Since 2010, Nguyen has headed research to develop an advanced hydrogen-bromine flow battery, an advanced industrial-scale battery design—it would be roughly the size of a semi-truck—that engineers have strived to develop since the 1960s. It could work just as well to store electricity from solar farms, to be discharged overnight when there's no sun.
Funded first by the National Science Foundation and later by the Advanced Research Projects Agency-Energy, Nguyen has worked with researchers from the University of California at Santa Barbara, Vanderbilt University, the University of Texas at Arlington and Case Western Reserve University. Along the way, Nguyen has overseen breakthrough work on key components of hydrogen-bromine battery design.
For one, there's the electrode Nguyen developed at KU. A battery's electrode is where the electrical current enters or leaves the battery when it's discharged. To be maximally efficient, an electrode needs a lot of surface area. Nguyen's team has developed a higher-surface-area carbon electrode by growing carbon nanotubes directly on the carbon fibers of a porous electrode.
"Before our work, people used paper-carbon electrodes and had to stack electrodes together to generate high-power output," he said. "The electrodes had to be a lot thicker and more expensive because you had to use multiples layers—they were bulkier and more resistive. We came up with a simple but novel idea to grow tiny carbon nanotubes directly on top of carbon fibers inside of electrodes—like tiny hairs—and we boosted the surface area by 50-70 times. We solved the high-surface requirement for hydrogen-bromine battery electrodes."
A key issue remaining before a hydrogen-bromide battery can be marketed successfully is the development of an effective catalyst to accelerate the reactions on the hydrogen side of the battery and provide higher output while surviving the extreme corrosiveness in the system. Now, with funding from an NSF sub-award through a private company called Proton OnSite, Nguyen is verging on solving this last barrier.
"I think we're on the verge of a real breakthrough," he said. "We need a durable catalyst, something that has the same activity as the best catalyst out there, but that can survive this environment. Our previous material didn't have sufficient surface area to give enough power output. But I've been able to continue to work on this rhodium sulfide catalyst. I think we've figured out a way to increase surface area. We now have a better way, and we may publish that in three to six months—we have some minor issues to resolve, but I think we'll have a suitable material for the hydrogen reaction in this system."

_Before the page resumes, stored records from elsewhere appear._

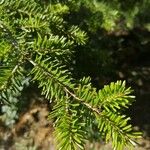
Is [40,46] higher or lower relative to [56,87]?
higher

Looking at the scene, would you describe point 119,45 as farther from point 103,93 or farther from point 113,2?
point 103,93

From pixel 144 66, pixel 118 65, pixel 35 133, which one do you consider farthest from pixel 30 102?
pixel 144 66

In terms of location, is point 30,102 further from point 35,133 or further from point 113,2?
point 113,2

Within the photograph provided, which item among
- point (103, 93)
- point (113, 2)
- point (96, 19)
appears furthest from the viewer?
point (113, 2)

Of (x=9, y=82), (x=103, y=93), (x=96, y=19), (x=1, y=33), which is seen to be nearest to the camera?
(x=103, y=93)

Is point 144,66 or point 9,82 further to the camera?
point 144,66

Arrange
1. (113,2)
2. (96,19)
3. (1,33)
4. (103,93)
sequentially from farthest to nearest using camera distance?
(113,2), (96,19), (1,33), (103,93)

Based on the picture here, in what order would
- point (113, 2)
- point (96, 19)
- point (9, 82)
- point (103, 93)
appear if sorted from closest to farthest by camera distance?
point (103, 93)
point (9, 82)
point (96, 19)
point (113, 2)

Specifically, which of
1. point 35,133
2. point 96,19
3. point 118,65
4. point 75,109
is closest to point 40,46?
point 75,109


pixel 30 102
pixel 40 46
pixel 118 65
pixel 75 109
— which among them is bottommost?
pixel 75 109
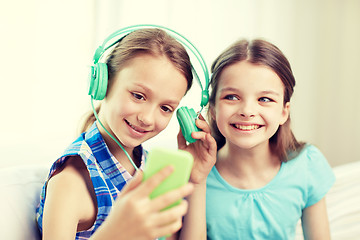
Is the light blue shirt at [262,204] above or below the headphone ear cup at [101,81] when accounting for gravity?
below

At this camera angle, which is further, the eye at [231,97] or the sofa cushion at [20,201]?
the eye at [231,97]

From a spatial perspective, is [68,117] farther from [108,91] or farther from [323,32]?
[323,32]

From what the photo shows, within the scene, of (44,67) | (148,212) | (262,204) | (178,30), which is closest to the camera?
(148,212)

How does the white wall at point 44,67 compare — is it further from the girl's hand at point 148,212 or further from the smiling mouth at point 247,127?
the girl's hand at point 148,212

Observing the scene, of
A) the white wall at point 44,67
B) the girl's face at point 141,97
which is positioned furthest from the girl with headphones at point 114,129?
the white wall at point 44,67

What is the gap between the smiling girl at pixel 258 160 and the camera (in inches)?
46.3

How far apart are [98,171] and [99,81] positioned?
0.76 feet

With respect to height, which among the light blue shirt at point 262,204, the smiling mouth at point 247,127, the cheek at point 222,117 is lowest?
the light blue shirt at point 262,204

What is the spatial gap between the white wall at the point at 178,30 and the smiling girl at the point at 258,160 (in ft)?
1.35

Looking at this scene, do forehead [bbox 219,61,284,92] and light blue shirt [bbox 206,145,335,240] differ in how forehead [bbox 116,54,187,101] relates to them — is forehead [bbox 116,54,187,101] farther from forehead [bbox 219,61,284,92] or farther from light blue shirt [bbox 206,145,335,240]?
light blue shirt [bbox 206,145,335,240]

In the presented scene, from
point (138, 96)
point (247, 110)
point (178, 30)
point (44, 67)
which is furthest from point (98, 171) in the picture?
point (178, 30)

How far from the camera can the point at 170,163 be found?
0.61 m

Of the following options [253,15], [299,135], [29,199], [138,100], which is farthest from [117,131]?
[299,135]

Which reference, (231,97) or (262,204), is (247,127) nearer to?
(231,97)
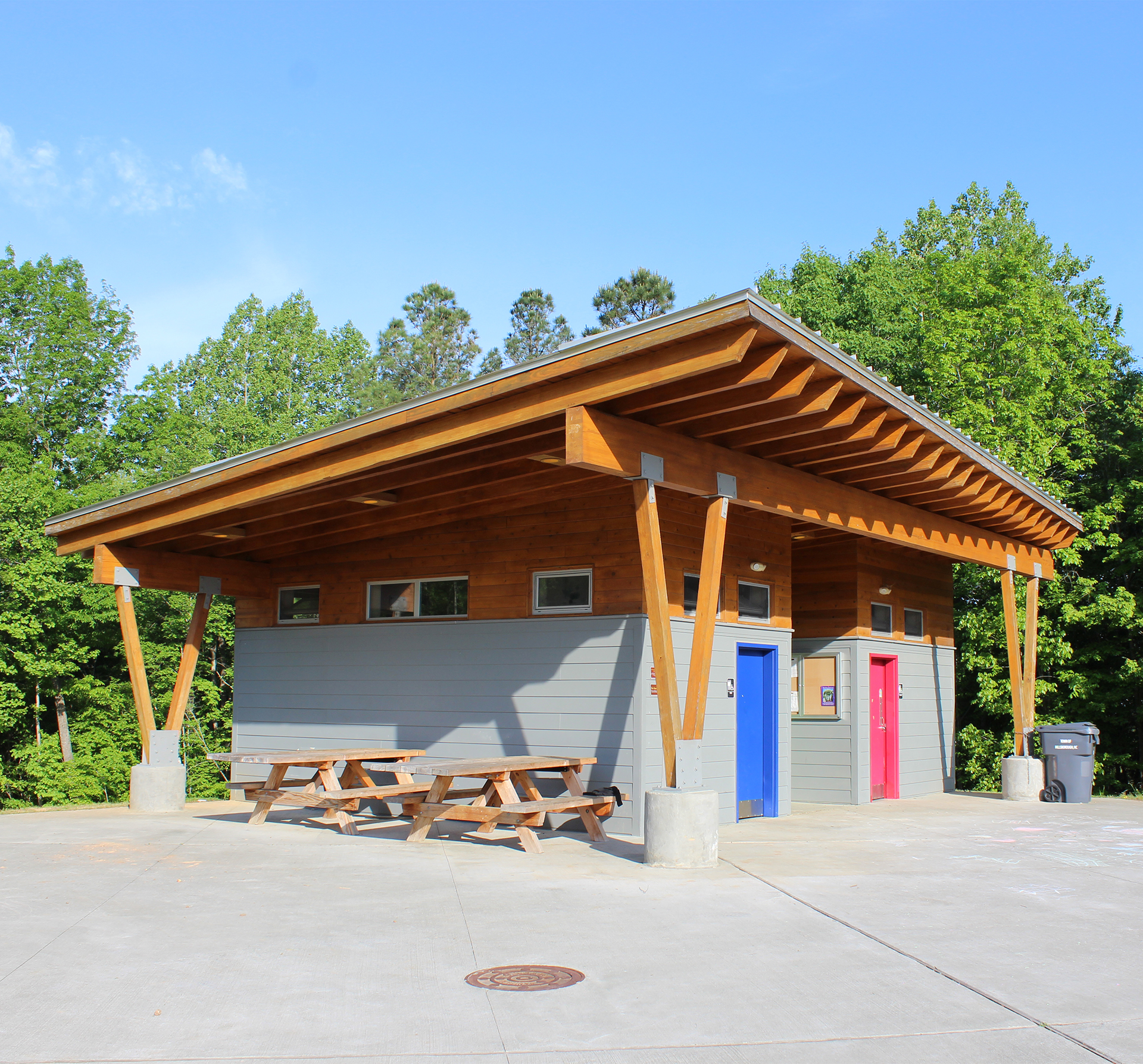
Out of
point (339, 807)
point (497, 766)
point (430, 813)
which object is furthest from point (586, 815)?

The new results to develop an industrial scale advanced hydrogen-bromine flow battery will be presented at the meeting of the Electrochemical Society in Seattle this May.
Indeed, Nguyen—who has founded several startup companies over his research career—noted the new hydrogen-bromine battery soon could be commercialized, and easily could be scaled to MW (power) MWh (energy) scales, coming in modular container form, about 1MWh in a full-size container. But he cautioned it could only be used in remote, industrial sites—places like wind and solar farms, where the huge batteries likely would be buried underground.
"This energy storage system, because of its corrosiveness, isn't suitable for residential or commercial systems," he said. "Bromine is like chlorine gas. Dig a hole, line it with cement or plastic, drop this battery down and cover it up—it should be in an enclosed or sealed system to prevent leakage or emission of bromine gas. This will be suitable only for large-scale remote energy storage like solar farms and wind farms."
The KU researcher said the rise of renewable energy would depend on technology breakthroughs that make the economics attractive to energy producers and investors, and he hoped his new battery design could play a part.
"The way we use fossil fuel for energy is very inefficient, wasteful and generates greenhouse gasses," Nguyen said. "For fossil fuels, you make the initial investment, and also you pay for operation every day—pay for coal or for natural gas for rest of the life of the power plant. Once you make the initial investment in renewable, the electricity you make is free."